TASK LIST:
A - From the post about low blood pressure and vision trouble, copy the part that begins with the words containing "Been spending most" and ends with "all work out.".
B - In the post about low blood pressure and vision trouble, what does the writer say you can't do when you have a driver with you? List each one.

SELECTED EXCERPT:
Haven’t had much energy the last few days. It took all I had to write a post for you all yesterday. Just looking at the computer screen made my eyes strain and my vision go blurry. This is a problem I usually have when I get up and move around, this is the first time I have had it just sitting down.
Been spending most my time in bed or on the couch this weekend. Hubby is great and won’t let me get up to do anything other than go to the potty. He is very worried, I can see it in his face. My blood pressure has been really low all weekend, averaging 75/44. The doctor has said on many occations that my low blood pressure is normal, dur to the medications I am on. Though it is usually low, this is a little lower than usual, so I have planned to make a call to my cardiologist tomorrow.
We have adjusted my medication almost weekly, to try and get the right balance for my blood pressure, and my dizzy spells and vision problems. Eventually it has to all work out right. I just try to hold my head high and keep faith that it will all work out.
I really hope that the cardioversion takes care of some of these problems. It is so hard to be so young and full of energy, but not have the ability to get up and do all I want to do. Just the simplest activity and I start to lose my vision. It is like having a huge spotlight shinning in your face. Everything get’s super bright, and I can’t make out details on anything. I can see colors, but no faces, or specific shapes, I can’t read when it happens, and of course because of this I can’t safely drive anymore.
It is hard to come to grips with the loss of such things. I have always been independent, I have always been the driver. From the time I started delivering pizza after high school, to the year trying my hand at cross-country truck driving, being behind the wheel has always been relaxing to me. Anytime I needed to relax I could just put on music and go for a drive. This has to be what I miss most.
I was never a runner, of a sports player, or even an outdoor type person so it doesn’t bother me to much that the outdoors activities are so treacherous to me now. Just the fact that I can’t go off on my own and take a long country drive and clear my head…it isn’t the same when you have to be driven around. When you have a driver with you, it isn’t the same, you can’t just cry, or scream, or pray…you don’t have the freedom you do when it is just you alone.
This is what I honestly miss the most sometimes.

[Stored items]
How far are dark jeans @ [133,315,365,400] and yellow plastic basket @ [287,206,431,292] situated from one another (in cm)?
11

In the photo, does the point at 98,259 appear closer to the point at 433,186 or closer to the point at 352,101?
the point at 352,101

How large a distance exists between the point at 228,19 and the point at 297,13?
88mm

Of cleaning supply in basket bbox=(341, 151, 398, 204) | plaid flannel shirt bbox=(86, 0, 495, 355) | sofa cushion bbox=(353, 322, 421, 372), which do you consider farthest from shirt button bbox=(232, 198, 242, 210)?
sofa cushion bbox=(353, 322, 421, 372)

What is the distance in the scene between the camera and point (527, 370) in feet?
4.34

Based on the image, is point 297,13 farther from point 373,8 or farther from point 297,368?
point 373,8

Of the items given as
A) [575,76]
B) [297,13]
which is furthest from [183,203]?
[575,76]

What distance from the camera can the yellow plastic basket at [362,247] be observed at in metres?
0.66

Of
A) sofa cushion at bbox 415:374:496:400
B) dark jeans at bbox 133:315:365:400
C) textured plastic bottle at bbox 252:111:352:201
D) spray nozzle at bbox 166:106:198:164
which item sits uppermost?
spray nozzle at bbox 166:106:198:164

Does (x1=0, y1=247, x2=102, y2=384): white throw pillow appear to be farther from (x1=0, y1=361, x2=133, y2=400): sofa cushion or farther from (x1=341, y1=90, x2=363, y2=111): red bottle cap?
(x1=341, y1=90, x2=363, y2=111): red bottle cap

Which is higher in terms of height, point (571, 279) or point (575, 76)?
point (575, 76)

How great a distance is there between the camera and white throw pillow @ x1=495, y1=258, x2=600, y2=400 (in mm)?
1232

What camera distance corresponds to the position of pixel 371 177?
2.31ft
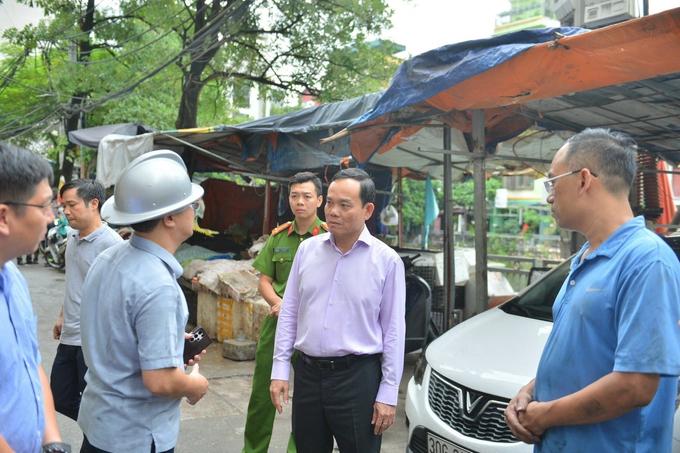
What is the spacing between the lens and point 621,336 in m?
1.61

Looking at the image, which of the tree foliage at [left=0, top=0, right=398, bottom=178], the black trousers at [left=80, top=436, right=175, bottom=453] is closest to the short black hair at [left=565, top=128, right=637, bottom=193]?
the black trousers at [left=80, top=436, right=175, bottom=453]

PER-TASK OUTPUTS:
A -
Been spending most my time in bed or on the couch this weekend. Hubby is great and won’t let me get up to do anything other than go to the potty. He is very worried, I can see it in his face. My blood pressure has been really low all weekend, averaging 75/44. The doctor has said on many occations that my low blood pressure is normal, dur to the medications I am on. Though it is usually low, this is a little lower than usual, so I have planned to make a call to my cardiologist tomorrow.
We have adjusted my medication almost weekly, to try and get the right balance for my blood pressure, and my dizzy spells and vision problems. Eventually it has to all work out right. I just try to hold my head high and keep faith that it will all work out.

B -
- cry
- scream
- pray